Supplied passage below:

Sunday, September 4, 2011

Child Migration to Canada :
British Home Children

In 1903, 13 year-old John Shaw was sent from Sheffield, England to work as a farm labourer in Canada. Shaw was one of approximately 100,000 poor children who were shipped to Canada from the United Kingdom by religious and philanthropic organizations from 1869 until the late 1940s under the United Kingdom’s Child Migration Scheme. When they arrived overseas, many of the home children were exploited as cheap agricultural labour and were denied proper shelter and education and were often not allowed to socialize with native children.

Dr. Barnardo's Homes was the most prominent organization that shipped children out of Britain to Canada and Australia. The organization sent about 30,000 children to Canada between 1882 and 1939. After his initial stay at a receiving home in Ontario, John Shaw was sent to Dr. Barnardo's Industrial Farm for older boys near Russell, Manitoba. The boys lived in a large house on fourteen square miles of land. There was a dormitory that could sleep 200 boys in bunk beds along with a small jail for boys who broke the rules. The boys were taught the basics of farming before being sent to farms in western Canada to work as indentured labourers until the age of 18.

A "Barnardo" boy learning to plow
at the Manitoba Industrial Farm
(c. 1900)

Barnardo, Manitoba

The Barnardo post office was open from November 12, 1896 to August 31, 1906.

Registered letter from Barnardo, Manitoba to Wilmslow, England, December 11, 1902
5 cents registration + 2 cent letter rate
[The 2 cent stamp fell off]

Barnardo split ring date stamp
December 11, 1902

John Shaw : A British Home Child

In July, 1903, John Shaw was sent to Kaposvar, District of Assinaboia (now Saskatchewan) to work at Fred Willey's farm. The patriotic post card shown below was pre-addressed to the "Manager, Dr. Barnardo's Industrial Farm" and used by Mr. Willey to report John Shaw's arrival at his farm.

(The card was post marked by Riversdale, Assa., post office. The Russell, Manitoba post office receiver cancellation was dated August 4, 1903.)

Fred Willey's Report to Dr. Barnardo's Industrial Farm

July 31, 1903

John Shaw arrived here this evening.
had expected from what I stated to the Sec'y a more
experienced one.
However I will do my best for him +
report in a month as requested.

End of Supplied passage.
The data below:

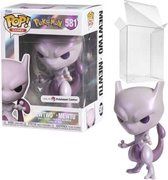 #581 Pokemon - Mewtwo [Only at Pokemon Center] - Funko Pop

End of The data.

» Tasks for this exercise:
1 – List each complete calendar date (day, month, and year) that appears in the post on British Home Children, giving each date once.
2 – According to the post on British Home Children, how many boys could the dormitory at Dr. Barnardo's Industrial Farm sleep?
3 – Carry the post on British Home Children forward from its final line.

» Expected results:
1 –
September 4, 2011
November 12, 1896
August 31, 1906
December 11, 1902
July 31, 1903
August 4, 1903

2 – The dormitory could sleep 200 boys in bunk beds.

3 –
Fred Willey
John Shaw eventually returned to England.  I contacted Barnardo's and received the following information from Mrs. Valerie Smith, Archive and Administrative Officer:

I have checked the records held here and can confirm that John Shaw was admitted to Barnardo's and emigrated to Canada in March 1903. However, as you are not a descendant you are not entitled to apply for a copy of his records.
I can tell you that John was born in 1885 and was in the employ of Fred Willey. He stayed in touch with us until 1970 when he was living back in the UK.

Recognition of the Hardships faced by the British Home Children

In 1987, an investigation was carried out in the United Kingdom which led to the exposure of the child migration scheme and the establishment of the Child Migrants Trust.
In 2010, the Australian governments issued an official apology for the child resettlement programme. In February 2010, British Prime Minister Gordon Brown addressed the House of Commons to offer the British government's apology to former child migrants and their families:

I say today we are truly sorry. They were let down. We are sorry that they were allowed to be sent away at the time when they were most vulnerable. We are sorry that, instead of caring for them, this country turned its back. We are sorry that the voices of these children were not always heard, their cries for help not always heeded. And we are sorry that it has taken so long for this important day to come and for the full and unconditional apology that is justly deserved.
2010 The Year of the British Home Child

Although the Canadian Government chose not to apologize for abuse and exploitation suffered by the Home Children, the Government of Canada designated 2010 as The Year of the British Home Child to "recognize the hardships suffered by British Home Children and their perseverance and courage in overcoming those hardships".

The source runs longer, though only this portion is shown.